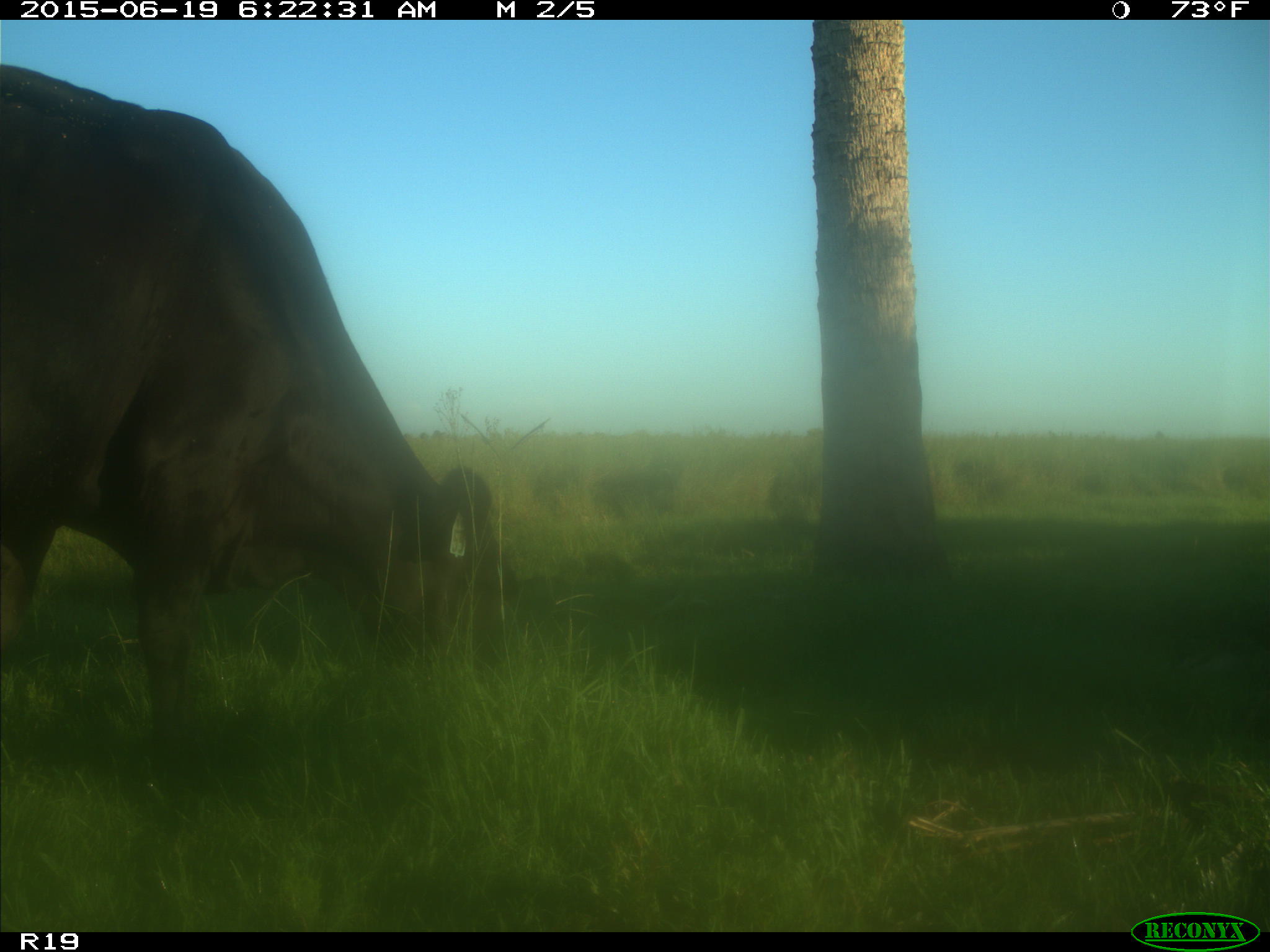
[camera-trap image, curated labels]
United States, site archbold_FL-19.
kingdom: Animalia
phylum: Chordata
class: Mammalia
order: Artiodactyla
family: Bovidae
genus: Bos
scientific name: Bos taurus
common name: domestic cow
Bos taurus (domestic cow).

□ □ □

■ WORK ITEM: Could you copy the listing exactly, leaving out any pictures?

■ RESULT:
[camera-trap image, curated labels]
United States, site archbold_FL-19.
kingdom: Animalia
phylum: Chordata
class: Mammalia
order: Artiodactyla
family: Bovidae
genus: Bos
scientific name: Bos taurus
common name: domestic cow
Bos taurus (domestic cow).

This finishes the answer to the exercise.